1. A device for testing the oxidability index of boiler flue gas is characterized by comprising a boiler flue gas inlet, a protective gas inlet, a flowmeter, a gas pipeline, a quartz tube, an electronic balance, a platinum wire, a graphite rod, a heating furnace and a vacuum pump, wherein the boiler flue gas inlet and the protective gas inlet are respectively connected with a gas inlet of the gas pipeline through valves; the electronic balance is a suspension type electronic balance.

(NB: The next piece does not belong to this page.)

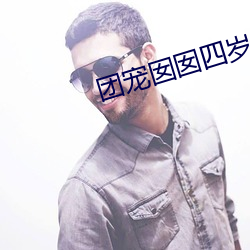 凯时|AG(AsiaGaming)优质运营商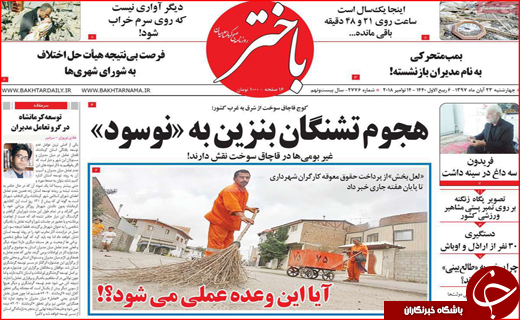 روند نزولی ارز و طلا پس از تحریم&zwnj;ها / گلایه&zwnj;های نقد، پاسخ&zwnj;های نسیه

2. An operating process for boiler flue gas oxidation index testing using the apparatus of claim 1, comprising the steps of: step one, putting a graphite rod into a drying oven at 120-130 ℃, drying and putting into a dryer; secondly, hanging the dried graphite rod in a quartz tube by using a platinum wire, wherein the upper end of the platinum wire is hung on a hook at the lower end of the electronic balance; placing the thermocouple testing end in the middle of the side face of the graphite rod sample, abutting against the inner wall of the quartz tube, closing the sealing cover, and transmitting power to the heating furnace; step four, when the temperature of the furnace rises to 300-500 ℃, opening a vacuum pump, starting to feed protective gas from a protective gas inlet at the lower end of the quartz tube, wherein the flow of the protective gas is 0.5-1.0L/min, continuously heating until the temperature in the heating furnace reaches 600-700 ℃, keeping constant temperature, stopping feeding the protective gas, changing to feed boiler flue gas from a boiler flue gas inlet, wherein the flow of the boiler flue gas is 1.0-3.0L/min, weighing the mass of the graphite rod after feeding the boiler flue gas for 2-3 min, and recording the mass of the graphite rod to start timing; and fifthly, recording the quality of the graphite rod once every 5-30 min, cutting off the power of the heating furnace after the graphite rod is subjected to constant-temperature oxygen for 3-5 hours, stopping introducing boiler flue gas, closing the vacuum pump, and taking out the graphite rod.

3. The process of claim 2 wherein the shielding gas is nitrogen.